LightClaw is a lightweight agent runtime and post-training data loop for tool-use, self-correction, and GUI grounding.
它不是一个已经训练完成的生产 Agent,而是一个可本地复现的工程闭环:统一动作 schema、工具执行、错误归因、修复轨迹、reward/verifier、数据导出和 eval dashboard。
user task
-> agent runtime
-> tool executor
-> verifier / reward
-> trajectory pool
-> SFT / DPO / GRPO export
-> eval dashboard
主展示链路现在以 Recruiting Safe Dry-run 为中心:
recruiting HTML fixture
-> extract jobs / apply steps
-> guard login/captcha/upload/submit
-> safe trajectory
-> replay
-> eval recruiting metrics
-> SFT / DPO / GRPO export + data card
- Unified Action Schema:Pydantic 表达
tool_call、ask_user、final_answer、self_correction、gui_click/gui_grounding。 - Tool Executor:参数校验、invalid-format/wrong-args 归因、异常捕获、timeout、latency 和 action logging。
- Self-correction Loop Data:构造
attempt -> error/verifier feedback -> revision样本,并检测 over-correction。 - Verifier / Reward:输出 task success、tool correctness、argument correctness、recovery、GUI hit、policy/redundancy penalty 和 latency proxy。

=======

> 待完成任务
- 1) 判断下列三项说法是否与所给文本相符。每项回答“是”或“否”，并原样引用文本中起决定作用的字句。(a) LightClaw 是一个已经训练完成的生产 Agent。(b) Tool Executor 负责参数校验和异常捕获。(c) 主展示链路现在以 Recruiting Safe Dry-run 为中心。
- 2) 请原样输出所给文本中从“LightClaw is a”开始、到“schema、工具执行、错误归因、修复轨迹、reward/verifier、数据导出和 eval dashboard。”为止（包括这几个字在内）的部分。

存储的数据:
=======

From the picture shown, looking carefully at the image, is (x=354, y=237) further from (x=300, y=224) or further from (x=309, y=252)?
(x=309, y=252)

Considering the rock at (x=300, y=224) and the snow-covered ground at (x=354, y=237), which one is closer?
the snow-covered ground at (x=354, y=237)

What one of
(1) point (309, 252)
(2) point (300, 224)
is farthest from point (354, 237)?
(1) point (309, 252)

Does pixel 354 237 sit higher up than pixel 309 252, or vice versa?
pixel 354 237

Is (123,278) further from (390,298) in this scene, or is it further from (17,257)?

=======

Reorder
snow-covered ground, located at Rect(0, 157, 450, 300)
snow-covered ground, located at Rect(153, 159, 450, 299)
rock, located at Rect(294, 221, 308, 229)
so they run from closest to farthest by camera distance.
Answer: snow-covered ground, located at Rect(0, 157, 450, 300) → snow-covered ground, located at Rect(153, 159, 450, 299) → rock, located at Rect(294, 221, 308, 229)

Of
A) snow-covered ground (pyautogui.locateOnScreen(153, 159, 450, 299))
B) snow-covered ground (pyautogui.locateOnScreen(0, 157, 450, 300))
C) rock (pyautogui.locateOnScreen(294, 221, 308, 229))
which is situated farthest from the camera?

=======

> 练习答案
- 1)
(a) 否。文本写道：“它不是一个已经训练完成的生产 Agent”。
(b) 是。文本写道：“Tool Executor:参数校验、invalid-format/wrong-args 归因、异常捕获”。
(c) 是。文本写道：“主展示链路现在以 Recruiting Safe Dry-run 为中心”。

- 2)
LightClaw is a lightweight agent runtime and post-training data loop for tool-use, self-correction, and GUI grounding.
它不是一个已经训练完成的生产 Agent,而是一个可本地复现的工程闭环:统一动作 schema、工具执行、错误归因、修复轨迹、reward/verifier、数据导出和 eval dashboard。